## Start Text to read
Insights Speaker Series presentation highlights research on income inequality
January 31, 2024
Contact: Jon Meerdink ([email protected])
ANN ARBOR — Income inequality is growing in the United States and around the world, but few people seem interested in doing anything about it. So argued Charlotte Cavaillé, Ph.D., in the latest edition of the Institute for Social Research (ISR) Insights Speaker Series on Jan 31, 2024.
A recording of the event is available below:
Drawing from her book “Fair Enough: Support for Redistribution in the Age of Inequality,” Cavaillé, a faculty associate at ISR’s Center for Political Studies, explored a major question concerning inequality: why don’t more people act in their own self-interest concerning the distribution of wealth in societies around the world?
“Why isn’t the bottom trying harder to expropriate the top?” she said. “You could say that’s a very left-wing question to ask, but there are very simple models of political economy that predict that they should, just because it’s in their self interest.”
## End Text to read
## Start Data extract
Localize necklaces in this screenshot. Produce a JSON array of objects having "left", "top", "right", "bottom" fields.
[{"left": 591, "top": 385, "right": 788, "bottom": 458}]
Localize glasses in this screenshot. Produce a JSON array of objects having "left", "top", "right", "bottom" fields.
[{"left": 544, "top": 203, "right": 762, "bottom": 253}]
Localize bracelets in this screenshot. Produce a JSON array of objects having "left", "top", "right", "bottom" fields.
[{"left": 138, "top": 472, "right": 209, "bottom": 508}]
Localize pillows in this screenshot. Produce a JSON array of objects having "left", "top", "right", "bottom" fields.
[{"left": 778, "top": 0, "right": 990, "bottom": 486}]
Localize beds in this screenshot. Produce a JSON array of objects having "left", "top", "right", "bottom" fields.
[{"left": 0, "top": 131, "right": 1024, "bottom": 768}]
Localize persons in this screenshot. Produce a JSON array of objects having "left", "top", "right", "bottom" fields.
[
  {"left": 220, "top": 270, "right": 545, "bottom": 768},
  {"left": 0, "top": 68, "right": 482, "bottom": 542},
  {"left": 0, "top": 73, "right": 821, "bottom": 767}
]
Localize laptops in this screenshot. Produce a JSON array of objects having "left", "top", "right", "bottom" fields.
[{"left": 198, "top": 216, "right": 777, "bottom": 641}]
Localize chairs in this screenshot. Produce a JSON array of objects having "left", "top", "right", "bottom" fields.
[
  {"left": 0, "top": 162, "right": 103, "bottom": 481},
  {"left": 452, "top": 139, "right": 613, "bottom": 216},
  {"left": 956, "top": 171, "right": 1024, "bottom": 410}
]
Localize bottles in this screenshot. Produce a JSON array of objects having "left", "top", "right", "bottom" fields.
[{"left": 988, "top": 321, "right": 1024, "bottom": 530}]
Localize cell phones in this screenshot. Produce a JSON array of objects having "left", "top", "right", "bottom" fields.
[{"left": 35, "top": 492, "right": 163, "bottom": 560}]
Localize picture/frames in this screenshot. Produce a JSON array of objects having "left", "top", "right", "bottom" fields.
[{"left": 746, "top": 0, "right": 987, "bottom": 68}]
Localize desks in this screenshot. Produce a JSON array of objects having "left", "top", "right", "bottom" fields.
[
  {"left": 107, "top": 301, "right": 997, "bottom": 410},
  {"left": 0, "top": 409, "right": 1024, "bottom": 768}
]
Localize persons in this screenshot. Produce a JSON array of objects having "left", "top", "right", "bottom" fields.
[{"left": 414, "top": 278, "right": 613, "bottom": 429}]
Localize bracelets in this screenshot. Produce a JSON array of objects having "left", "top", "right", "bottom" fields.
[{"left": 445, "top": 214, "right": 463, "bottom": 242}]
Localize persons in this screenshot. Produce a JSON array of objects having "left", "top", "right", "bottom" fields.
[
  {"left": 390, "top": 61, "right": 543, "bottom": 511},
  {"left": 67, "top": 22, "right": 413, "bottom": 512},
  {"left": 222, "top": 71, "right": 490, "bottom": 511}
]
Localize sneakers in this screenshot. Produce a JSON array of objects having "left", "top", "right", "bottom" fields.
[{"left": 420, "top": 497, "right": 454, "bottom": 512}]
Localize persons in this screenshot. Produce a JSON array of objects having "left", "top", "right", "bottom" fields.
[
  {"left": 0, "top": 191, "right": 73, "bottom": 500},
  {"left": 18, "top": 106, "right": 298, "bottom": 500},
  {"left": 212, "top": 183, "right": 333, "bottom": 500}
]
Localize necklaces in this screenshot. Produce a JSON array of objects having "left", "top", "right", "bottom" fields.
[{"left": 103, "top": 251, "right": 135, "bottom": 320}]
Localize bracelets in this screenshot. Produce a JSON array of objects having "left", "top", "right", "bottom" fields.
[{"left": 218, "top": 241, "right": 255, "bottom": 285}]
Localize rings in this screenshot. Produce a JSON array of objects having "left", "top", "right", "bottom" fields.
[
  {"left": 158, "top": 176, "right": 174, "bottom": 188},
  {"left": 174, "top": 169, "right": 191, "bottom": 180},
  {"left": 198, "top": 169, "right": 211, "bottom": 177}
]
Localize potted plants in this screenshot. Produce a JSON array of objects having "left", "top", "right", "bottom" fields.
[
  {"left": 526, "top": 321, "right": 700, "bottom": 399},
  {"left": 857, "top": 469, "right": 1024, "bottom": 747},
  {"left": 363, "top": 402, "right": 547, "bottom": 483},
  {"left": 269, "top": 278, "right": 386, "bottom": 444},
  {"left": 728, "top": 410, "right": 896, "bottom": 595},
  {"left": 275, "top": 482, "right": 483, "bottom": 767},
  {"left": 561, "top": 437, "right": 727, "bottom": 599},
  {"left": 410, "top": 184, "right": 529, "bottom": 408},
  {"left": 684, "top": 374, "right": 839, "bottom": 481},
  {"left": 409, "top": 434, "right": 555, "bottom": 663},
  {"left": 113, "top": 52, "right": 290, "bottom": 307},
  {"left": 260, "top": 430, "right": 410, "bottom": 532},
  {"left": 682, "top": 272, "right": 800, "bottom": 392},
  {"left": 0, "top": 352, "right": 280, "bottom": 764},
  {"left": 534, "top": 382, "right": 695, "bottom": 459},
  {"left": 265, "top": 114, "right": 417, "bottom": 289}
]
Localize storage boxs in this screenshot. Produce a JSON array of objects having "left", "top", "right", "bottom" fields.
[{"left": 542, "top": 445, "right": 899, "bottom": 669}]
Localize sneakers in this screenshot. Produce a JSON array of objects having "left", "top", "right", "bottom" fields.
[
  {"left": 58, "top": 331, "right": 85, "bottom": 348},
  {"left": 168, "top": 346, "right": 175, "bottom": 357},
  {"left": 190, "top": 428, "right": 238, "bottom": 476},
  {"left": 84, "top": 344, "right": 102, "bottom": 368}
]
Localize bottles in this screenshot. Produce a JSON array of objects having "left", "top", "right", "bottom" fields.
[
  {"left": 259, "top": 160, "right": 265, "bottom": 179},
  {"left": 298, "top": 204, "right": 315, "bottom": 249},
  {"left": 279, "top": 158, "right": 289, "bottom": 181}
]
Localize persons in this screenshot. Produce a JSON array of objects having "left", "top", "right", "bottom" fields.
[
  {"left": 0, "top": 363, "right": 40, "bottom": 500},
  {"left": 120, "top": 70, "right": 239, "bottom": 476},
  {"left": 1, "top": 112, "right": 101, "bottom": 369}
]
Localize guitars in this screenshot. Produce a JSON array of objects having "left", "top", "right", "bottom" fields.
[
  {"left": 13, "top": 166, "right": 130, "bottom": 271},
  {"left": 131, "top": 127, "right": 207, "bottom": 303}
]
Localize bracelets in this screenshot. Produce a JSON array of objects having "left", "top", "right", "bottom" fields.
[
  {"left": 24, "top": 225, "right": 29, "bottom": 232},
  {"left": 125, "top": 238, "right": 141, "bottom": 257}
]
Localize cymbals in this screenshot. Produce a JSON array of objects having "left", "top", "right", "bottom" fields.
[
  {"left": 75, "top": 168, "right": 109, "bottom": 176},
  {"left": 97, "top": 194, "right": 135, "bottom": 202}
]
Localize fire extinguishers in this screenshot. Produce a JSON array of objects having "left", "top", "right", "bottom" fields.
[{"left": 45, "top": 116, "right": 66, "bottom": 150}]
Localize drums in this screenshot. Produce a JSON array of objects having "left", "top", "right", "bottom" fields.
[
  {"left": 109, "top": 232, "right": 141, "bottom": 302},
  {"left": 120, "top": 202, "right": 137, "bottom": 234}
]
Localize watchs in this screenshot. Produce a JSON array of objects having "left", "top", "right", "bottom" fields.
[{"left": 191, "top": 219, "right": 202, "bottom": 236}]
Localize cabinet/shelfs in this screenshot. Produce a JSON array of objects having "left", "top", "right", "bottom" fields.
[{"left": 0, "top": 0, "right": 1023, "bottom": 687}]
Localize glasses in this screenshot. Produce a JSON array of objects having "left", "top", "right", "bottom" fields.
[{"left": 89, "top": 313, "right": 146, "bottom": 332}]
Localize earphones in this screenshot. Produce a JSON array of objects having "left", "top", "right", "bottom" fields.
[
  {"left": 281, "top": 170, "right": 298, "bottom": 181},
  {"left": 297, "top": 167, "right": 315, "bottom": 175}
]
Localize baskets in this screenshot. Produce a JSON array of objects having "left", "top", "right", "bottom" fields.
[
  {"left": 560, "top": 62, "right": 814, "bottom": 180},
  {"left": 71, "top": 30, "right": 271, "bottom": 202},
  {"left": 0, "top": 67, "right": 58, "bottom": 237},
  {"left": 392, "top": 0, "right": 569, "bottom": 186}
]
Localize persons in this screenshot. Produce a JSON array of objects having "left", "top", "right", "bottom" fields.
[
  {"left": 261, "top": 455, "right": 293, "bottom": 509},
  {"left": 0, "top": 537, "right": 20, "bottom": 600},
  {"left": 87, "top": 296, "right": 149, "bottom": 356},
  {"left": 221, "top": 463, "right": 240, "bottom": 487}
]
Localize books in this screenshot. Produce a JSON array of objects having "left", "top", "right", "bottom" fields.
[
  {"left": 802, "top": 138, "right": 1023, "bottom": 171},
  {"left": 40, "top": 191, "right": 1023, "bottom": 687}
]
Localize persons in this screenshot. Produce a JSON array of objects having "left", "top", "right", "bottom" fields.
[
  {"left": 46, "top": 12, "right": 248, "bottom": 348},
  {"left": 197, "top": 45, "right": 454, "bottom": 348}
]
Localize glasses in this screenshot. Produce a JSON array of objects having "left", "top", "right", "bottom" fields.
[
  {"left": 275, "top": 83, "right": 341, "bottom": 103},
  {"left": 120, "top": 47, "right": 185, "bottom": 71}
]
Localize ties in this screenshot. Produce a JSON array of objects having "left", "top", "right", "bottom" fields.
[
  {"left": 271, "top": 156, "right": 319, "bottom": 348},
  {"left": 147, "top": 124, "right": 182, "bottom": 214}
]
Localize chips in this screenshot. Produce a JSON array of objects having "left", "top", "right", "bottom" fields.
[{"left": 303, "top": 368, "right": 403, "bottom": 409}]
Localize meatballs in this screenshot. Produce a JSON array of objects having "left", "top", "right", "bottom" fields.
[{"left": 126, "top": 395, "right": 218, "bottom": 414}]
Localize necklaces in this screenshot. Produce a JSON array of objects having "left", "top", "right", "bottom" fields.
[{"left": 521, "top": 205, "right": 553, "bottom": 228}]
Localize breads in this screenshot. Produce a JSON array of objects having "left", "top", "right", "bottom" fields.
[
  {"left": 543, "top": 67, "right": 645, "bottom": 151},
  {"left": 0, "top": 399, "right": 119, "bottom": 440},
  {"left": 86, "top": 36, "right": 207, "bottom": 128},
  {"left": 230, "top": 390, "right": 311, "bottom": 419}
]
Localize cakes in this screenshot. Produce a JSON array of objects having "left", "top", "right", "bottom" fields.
## End Data extract
To be done: Continue the article about Charlotte Cavaillé's talk on income inequality, starting after its last sentence. The rows have no connection to the article on income inequality.

Written response:
Finding the answer to that question, or building the framework by which it can be found, is a complicated process according to Cavaillé. But it’s not an impossible one. She argues that researchers need to do a better job in identifying questions that will help explore and explain how the economy addresses people’s conception of fairness.
What is fairness? Another complicated question for researchers to untangle, but Cavaillé summarizes it neatly as a broken promise of capitalism to provide appropriate pay for a given product, in this case fair wages for labor.
“When you look into designing institutions that are fair, it means institutions that reward skills. Your wage is equal to your marginal productivity.”
Cavaillé’s first presentation is the first Insights talk of 2024. The Insights Speaker Series highlights work from researchers throughout ISR and across the University of Michigan. campus. For further information about the Insights Speaker Series and for recordings of past presentations, click here.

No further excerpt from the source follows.